На улице она поблагодарила его за покупки.

«Не за что! Для того я и ездил…» – отвечал он, довольный.

Обеспечив ее шитьем на несколько месяцев вперед, утолив мужской голод и пообещав не забывать, он уехал. Солнце закатилось, и беспросветный мрак – дальний родственник смерти, вновь завладел небосводом ее души. Но теперь она знала – пройдет неделя, другая, и новая луна надежды, чреватая их будущей встречей, проступит на нем робким серпиком. Прибавляя с каждым днем в сиянии, она будет расправлять свой впалый юный живот и, скрывая беременность, притворяться попеременно саблей, секирой, ломтем сыра. Миновав середину срока, лунная беременность станет сначала приметной, затем очевидной, затем весомой и, наконец, полновесное перламутровое полнолуние озарит ее жизнь. Два полнолуния в год: так было до сих пор, так будет и в этот раз – она знает, терпит и ждет.

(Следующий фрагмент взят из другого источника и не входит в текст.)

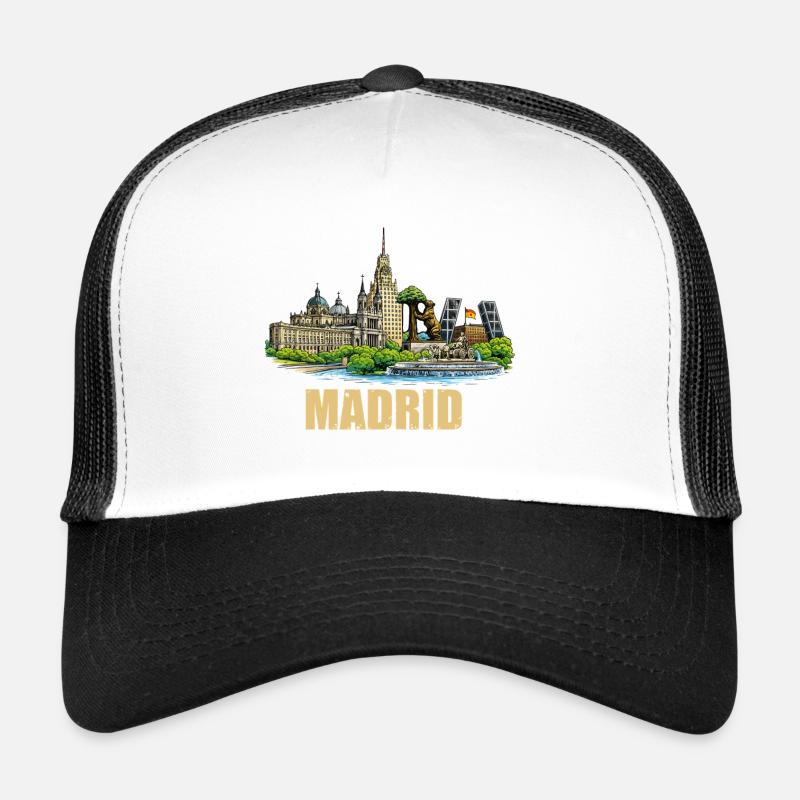 Madrid Skyline Trucker Cap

И вот какое занятие ей полюбилось: на остановке, в автобусе, в очереди ли – словом, в любом месте, где ее заставляли ждать, прежде чем открыть ее целеустремленной натуре очередной шлюз канала жизни, она находила глазами молодого, содержательного насколько возможно мужчину и украдкой наблюдала за ним. Все происходило почти как в кино: далекий от прототипа незнакомый актерствующий мужчина становился заместительствующим Сашкиным воплощением, с той лишь разницей, что неведение делало его актерское поведение естественным, а ее зрительское присутствие – незаметным. Мужчина мог нервничать или задумчиво курить, безразлично горбиться или неуверенно озираться, говорить с кем-то, чесать голову, читать или сморкаться, и оставалось только внимательно и незаметно следовать за случайной игрой чужого настроения, чтобы испытать в конце спектакля тихую гордость: нет, ее Санечка не такой заурядный, как все и никогда таким не будет!

Иногда жесты и движения субъекта с болезненной точностью совпадали с Сашкиными, как равны сами себе слова лозунга «Да здравствует КПСС – боевой, испытанный авангард советского народа!», в каком бы городе они ни звучали. Например, когда стоя к ней спиной, актер, вздернув одно плечо и отставив руку с острым локтем, заводил ее в карман пиджака, доставал сигареты, затем легко угадываемым движением доставал из пачки одну из них и совал в рот, после чего возвращал пачку на место, охлопывал себя в поисках спичек (зажигалки) и, найдя, закуривал.